These situations are pretty different. Private employer vs. public employer, homosexuality is a protected class of people vs. alcohol drinkers who are not, etc.
Also in Kim Davis's case, there isn't really a direct religious prohibition to sign a same-sex marriage license (that I know of). It simply offends her conscious based upon her interpretation of her religion. Muslims, however, (again, as far as I know) are directly forbidden to handle an alcohol container and take it to a person for consumption. I don't know that this really matters. A deeply held conviction is deeply held whether it is correct or even makes sense, but it still is a difference in the two cases.

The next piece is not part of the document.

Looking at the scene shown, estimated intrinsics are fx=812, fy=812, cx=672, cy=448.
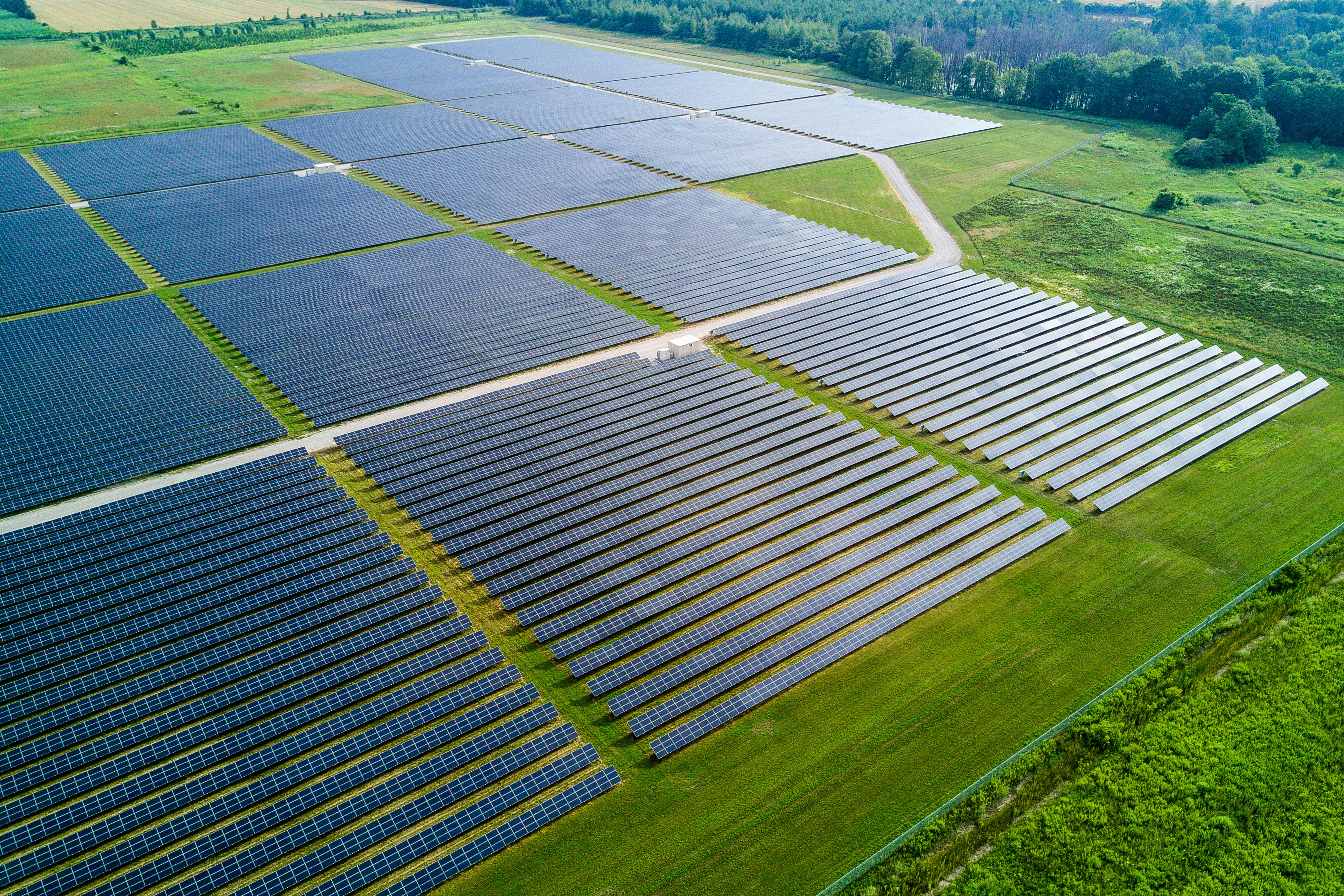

Either way, there isn't any reason that employers can't make reasonable accommodations. In Stanley's case, she did have an arrangement for other attendants to serve alcohol for her customers, until another attendant complained. Until that point, that seems like a reasonable arrangement.
Kim Davis also had the option of simply having another employee help out same-sex couples. That may have been considered reasonable, though, due to it being a protected class, I think it would deserve closer scrutiny. Doesn't matter, because that isn't what she did. She wasn't allowing anyone in her office to issue licenses to same-sex couples. That goes beyond being reasonable.
That would be like if Charee Stanley had been throwing the alcohol cart out the back of the plane before it took off so that no one could serve or drink alcohol.
As for suing, I don't know who Kim Davis would sue. She IS the employer. I think at one point she filed a suit against the governor, but I don't know what happened with that. If their is a lawsuit from her, I don't see how it would be an EEOC matter. It would be something else.